Ensuite : partant du château, le couple a trouvé sur le sol un porte-cigares finement ouvragé, très aristocratique, qui doit appartenir, songe Emma, aussitôt romanesque, au beau vicomte rencontré au château (ces mots lui donnent un vertige de volupté). Cet objet va bientôt acquérir le statut de relique ; Emma va le contempler, le flairer. Comme dans les contes, un objet en provenance de l'autre monde est une preuve de la réalité de ce monde, une attestation palpable. Emma va tenter de reconstituer l'objet magique qui fait le lien avec l'existence fantasmée en en faisant ensuite fabriquer un semblable pour offrir à son amant Rodolphe (qui fume le cigare, mais de façon peu courtoise, après qu'elle s'est donnée à lui).

L'épisode de la Vaubyessard est donc bien le moment-charnière du roman ; celui où on bascule d'une rêverie sentimentale à un désir assuré de sa légitimité. Par contraste, la vie quotidienne n'est plus pâle et plate, mais insupportable, abjecte. On passe du drame (déplaisirs d'une condition médiocre) à la tragédie (inéluctabilité de la catastrophe). Le possible n'est plus flottant dans l'irréel : il a fait la preuve de sa réalité. Il est donc exigible, à n'importe quel prix. Emma est passée "de l'autre côté". Comme Don Quichotte à qui on l'a souvent comparée, elle juge le réel à travers le voile de son fantasme qui est désormais la norme. La maladie latente se déclare, se propage, infecte toute l'âme, désamarre de tous les devoirs. Ce très mince fil transmet au réel toute la charge électrique de l'imaginaire.
Occasion de vérifier, une fois de plus, que le réel est peu de chose. Tout dépend de ce à quoi on le compare. Nous jugeons nos vies à l'aune de nos prétentions intimes, prétentions qui sont souvent des préventions dictées par les rencontres, les hasards, les contingences. Rencontre des romans qui rendent l'âme rêveuse. Rencontre du "grand monde" qui aigrit définitivement cette même âme, et l'empoisonne bien avant qu'Emma n'empoisonne son corps à l'arsenic.

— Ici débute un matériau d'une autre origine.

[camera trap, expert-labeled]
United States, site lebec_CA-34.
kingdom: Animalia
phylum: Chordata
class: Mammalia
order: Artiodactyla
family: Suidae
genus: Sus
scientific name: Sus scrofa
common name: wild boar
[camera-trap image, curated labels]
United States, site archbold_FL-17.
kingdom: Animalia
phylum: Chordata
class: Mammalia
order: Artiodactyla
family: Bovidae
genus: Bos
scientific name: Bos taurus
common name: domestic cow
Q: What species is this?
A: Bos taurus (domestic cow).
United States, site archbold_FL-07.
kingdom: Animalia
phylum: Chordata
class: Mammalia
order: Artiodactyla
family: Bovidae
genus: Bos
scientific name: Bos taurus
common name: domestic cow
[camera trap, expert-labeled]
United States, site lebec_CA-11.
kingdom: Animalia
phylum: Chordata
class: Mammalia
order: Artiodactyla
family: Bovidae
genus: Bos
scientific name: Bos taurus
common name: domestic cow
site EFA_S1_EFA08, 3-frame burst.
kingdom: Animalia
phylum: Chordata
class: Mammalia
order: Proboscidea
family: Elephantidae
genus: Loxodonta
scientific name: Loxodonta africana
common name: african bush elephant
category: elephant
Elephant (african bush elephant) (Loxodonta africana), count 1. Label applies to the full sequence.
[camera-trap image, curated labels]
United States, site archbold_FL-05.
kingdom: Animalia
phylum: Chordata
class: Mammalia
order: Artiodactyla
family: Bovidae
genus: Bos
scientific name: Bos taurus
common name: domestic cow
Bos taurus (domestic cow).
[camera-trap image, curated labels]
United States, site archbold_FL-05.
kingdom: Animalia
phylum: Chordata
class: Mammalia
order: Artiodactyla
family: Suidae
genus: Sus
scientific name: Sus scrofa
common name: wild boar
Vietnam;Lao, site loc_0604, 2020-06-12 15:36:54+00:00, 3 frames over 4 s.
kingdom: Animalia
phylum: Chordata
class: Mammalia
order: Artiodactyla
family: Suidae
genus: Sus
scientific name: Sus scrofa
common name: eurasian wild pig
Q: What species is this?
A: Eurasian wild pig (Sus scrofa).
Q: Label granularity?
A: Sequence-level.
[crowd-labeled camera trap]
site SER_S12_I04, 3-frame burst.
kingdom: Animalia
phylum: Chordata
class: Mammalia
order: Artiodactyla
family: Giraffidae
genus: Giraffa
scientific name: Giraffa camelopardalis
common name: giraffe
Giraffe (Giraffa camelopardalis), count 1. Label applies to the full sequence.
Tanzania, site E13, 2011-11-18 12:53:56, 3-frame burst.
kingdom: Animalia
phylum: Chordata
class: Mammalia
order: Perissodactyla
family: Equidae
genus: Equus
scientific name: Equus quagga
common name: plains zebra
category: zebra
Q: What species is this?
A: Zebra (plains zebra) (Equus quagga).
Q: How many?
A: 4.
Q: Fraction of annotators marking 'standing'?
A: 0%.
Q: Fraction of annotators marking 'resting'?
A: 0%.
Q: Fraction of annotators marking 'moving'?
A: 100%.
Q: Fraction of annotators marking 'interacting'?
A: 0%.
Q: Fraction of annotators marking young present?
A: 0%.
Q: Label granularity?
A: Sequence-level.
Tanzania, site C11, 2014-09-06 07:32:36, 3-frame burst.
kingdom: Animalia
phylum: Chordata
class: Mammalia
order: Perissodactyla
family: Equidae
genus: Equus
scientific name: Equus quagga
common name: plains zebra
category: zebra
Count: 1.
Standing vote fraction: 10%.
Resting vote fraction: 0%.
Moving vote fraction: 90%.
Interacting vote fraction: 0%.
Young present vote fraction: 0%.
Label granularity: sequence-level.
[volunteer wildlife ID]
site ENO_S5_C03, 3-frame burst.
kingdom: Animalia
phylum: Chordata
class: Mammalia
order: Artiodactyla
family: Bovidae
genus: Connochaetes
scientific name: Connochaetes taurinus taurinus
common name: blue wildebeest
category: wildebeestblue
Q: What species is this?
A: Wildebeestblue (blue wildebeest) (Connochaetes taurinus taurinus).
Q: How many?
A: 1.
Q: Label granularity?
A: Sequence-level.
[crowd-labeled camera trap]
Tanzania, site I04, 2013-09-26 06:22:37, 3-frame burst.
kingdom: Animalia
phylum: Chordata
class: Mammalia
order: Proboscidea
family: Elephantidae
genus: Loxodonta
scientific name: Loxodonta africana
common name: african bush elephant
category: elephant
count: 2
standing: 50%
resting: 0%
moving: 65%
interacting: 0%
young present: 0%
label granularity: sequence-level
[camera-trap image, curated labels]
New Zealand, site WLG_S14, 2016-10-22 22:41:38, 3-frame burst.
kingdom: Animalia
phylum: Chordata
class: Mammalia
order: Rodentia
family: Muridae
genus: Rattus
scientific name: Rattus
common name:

L'idéal tue le réel. Les Idées de Platon sont-elles ce qui fonde le monde sensible ou ce qui le discrédite ? La visée de l'absolu est-elle ce qui anime, ou ce qui décourage, par trop d'exigence ? (Amiel a perdu sa vie dans cette mise en comparaison). Les romans sont-ils ce qui donne du sel à l'existence, ou ce qui la fait paraître insipide ? Et la Beauté ? Flaubert (Emma, c'est lui) écrivait à Ernest Chevalier (28 mars 1841) : "La femme est un animal vulgaire dont l'homme s'est fait un trop bel idéal. Le goût de la statuaire rend masturbateur. La réalité nous semble ignoble".

Dans une de ses lettres africaines, Céline, ou plutôt le jeune Destouches, évoque les Noires qui ont vécu quelques temps la vie (relativement) dorée des colons, et qui se retrouvent mélancoliques dans l'état qui leur était "normal" auparavant. Il commente par un proverbe arabe (peut-être controuvé) : "Lorsque Allah veut perdre une fourmi, il lui donne des ailes d'un lever au coucher du soleil)". 

Rodolphe évoque, avec une grossière mauvaise foi, le danger auquel il s'est exposé en se reposant "à l'ombre [du] bonheur idéal, comme à celle du mancenillier".  Mais c'est Emma qui l'a fait, et en a détruit sa vie.